In 1935, Miguel Navarro finds himself in conflict with the
Spanish Civil Guard and flees the fishing village of Lekeitio to make a new
start in Guernica, the centre of Basque culture and tradition. Once there, he
finds more than just a new life – he finds someone to live for. Miren Ansotegui
is the charismatic and graceful dancer he meets and the two discover a love the
believe nothing can destroy…
Rich in the history of the region, the Red Baron, the Luftwaffe
and even Picasso make appearances in Guernica as the fate of the Navarro family
is traced through the early decades of the twentieth century. The bombing of
Guernica was a devastating experiment in total warfare by the German Luftwaffe
in the run-up to World War II . For the Basques, it was an attack on the soul
of their ancient nation. History and fiction merge seamlessly in this beautiful
novel about the resilience of family, love, and tradition in the face of
hardship.
The Poisonwood Bible – Barbara
Kingsolver
Poisonwood Bible is a story told by the wife and four daughters
of Nathan Price, a fierce, evangelical Baptist who takes his family and mission
to the Belgian Congo in 1959. They carry with them everything they believe they
will need from home, but soon find that all of it—from garden seeds to
Scripture—is calamitously transformed on African soil. What follows is a suspenseful
epic of one family's tragic undoing and remarkable reconstruction over the
course of three decades in postcolonial Africa.
Charlotte Gray –
Sebastian Faulks
In 1942, a young Scot, Charlotte Gray, travels to
London to take a job as a medical receptionist for a Harley Street doctor. On
the train she talks to two men sharing her compartment, and one of them - who
works for the secret service - gives her his card. Despite the war, social life
in London is in full swing and the attractive, intelligent girl soon meets up
with an airman, Peter Gregory. The temporary nature of life at the time is
epitomised when she quickly loses her virginity and then her heart to him. The
romance is heightened when Gregory is sent on a mission over France and news
comes back to Charlotte that he is missing in action. Charlotte spent much of
her childhood in France and speaks the language fluently - a talent that the
secret service wishes to exploit in its effort to support the French
Resistance. Charlotte decides to throw in her job - which she has no talent for
anyway, as the doctor informs her - and joins a Special Operations Executive
(SOE)* training course. Once the SOE has grilled her on methods of
interrogation, dyed her hair a mousy brown, and replaced her fillings,
Charlotte is parachuted into France to complete a specified mission. But
instead of doing her job and heading home, she sets out to find Gregory's
whereabouts.
When the author writes about fidelity and conflicting
passions, he is not just referring to Charlotte's love of her missing man, but
in addition to the Nazi Occupation that turned Frenchmen against each other as
well as against Jews.
Americana
– Don DeLillo
At twenty-eight, David Bell is the American Dream come true.
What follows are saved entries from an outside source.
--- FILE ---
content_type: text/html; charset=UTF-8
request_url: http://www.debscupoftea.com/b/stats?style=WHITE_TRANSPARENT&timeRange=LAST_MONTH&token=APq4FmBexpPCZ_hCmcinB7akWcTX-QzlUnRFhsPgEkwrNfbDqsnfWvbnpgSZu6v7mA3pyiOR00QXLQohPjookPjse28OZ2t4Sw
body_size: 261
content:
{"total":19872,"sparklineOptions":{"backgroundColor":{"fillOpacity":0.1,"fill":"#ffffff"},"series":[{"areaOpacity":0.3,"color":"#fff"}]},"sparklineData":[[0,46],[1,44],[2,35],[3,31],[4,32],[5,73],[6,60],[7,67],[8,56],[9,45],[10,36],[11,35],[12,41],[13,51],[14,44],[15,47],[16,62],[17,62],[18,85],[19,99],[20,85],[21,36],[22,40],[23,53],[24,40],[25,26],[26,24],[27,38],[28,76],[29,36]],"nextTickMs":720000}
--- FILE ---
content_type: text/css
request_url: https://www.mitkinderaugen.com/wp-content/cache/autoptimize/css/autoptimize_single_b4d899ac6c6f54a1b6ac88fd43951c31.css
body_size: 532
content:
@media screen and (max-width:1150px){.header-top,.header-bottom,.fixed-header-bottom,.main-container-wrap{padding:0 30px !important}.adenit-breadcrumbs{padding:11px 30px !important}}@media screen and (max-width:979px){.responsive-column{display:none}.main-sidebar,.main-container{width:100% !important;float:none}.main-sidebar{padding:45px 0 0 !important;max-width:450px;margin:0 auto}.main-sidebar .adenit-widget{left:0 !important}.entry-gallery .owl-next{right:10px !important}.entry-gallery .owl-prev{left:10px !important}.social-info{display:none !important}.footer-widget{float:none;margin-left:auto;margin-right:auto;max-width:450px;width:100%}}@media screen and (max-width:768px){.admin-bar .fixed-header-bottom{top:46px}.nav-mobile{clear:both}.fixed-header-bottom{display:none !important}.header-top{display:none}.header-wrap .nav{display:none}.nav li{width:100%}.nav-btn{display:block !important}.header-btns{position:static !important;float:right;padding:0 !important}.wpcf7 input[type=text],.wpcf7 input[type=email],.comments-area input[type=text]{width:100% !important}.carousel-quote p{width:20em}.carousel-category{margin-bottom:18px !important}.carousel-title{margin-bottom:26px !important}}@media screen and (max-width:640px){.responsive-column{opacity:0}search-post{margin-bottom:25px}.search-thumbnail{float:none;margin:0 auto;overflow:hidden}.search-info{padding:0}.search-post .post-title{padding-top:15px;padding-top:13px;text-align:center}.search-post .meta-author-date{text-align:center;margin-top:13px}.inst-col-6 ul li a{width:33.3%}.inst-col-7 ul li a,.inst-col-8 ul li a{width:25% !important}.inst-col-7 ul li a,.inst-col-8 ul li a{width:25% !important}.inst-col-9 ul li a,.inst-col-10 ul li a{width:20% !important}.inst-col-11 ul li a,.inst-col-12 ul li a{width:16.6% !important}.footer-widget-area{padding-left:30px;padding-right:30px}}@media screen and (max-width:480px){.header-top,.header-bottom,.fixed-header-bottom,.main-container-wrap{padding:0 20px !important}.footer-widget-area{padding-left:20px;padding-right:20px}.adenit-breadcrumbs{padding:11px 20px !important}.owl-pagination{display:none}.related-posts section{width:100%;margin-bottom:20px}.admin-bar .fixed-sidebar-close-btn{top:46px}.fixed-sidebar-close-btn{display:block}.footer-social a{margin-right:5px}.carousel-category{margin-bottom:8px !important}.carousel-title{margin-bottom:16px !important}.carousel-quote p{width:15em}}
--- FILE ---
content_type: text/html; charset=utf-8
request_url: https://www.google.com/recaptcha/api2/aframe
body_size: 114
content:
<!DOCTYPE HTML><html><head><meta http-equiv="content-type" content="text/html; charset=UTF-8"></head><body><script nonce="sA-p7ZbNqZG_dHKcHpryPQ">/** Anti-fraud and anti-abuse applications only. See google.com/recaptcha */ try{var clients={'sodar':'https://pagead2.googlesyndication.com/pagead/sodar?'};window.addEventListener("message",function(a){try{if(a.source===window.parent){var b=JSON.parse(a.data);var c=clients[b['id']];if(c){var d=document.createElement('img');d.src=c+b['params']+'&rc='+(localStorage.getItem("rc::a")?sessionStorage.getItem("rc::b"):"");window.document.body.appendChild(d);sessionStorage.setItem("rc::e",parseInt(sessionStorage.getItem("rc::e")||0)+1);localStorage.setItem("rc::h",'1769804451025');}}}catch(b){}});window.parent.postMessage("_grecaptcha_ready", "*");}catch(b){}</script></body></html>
He has fought his way to the top, surviving office purges and scandals tobecome a top television executive. David's world is made up of the images that flicker across America's screens, the fantasies that enthrall America's imagination.
And the the dream--and the dream-making--become a nightmare. At the height of his success, David sets out to rediscover reality. Camera in hand, he journeys across the country in a mad and moving attempt to capture, to
impose a pattern on his own, and America's past, present, and future.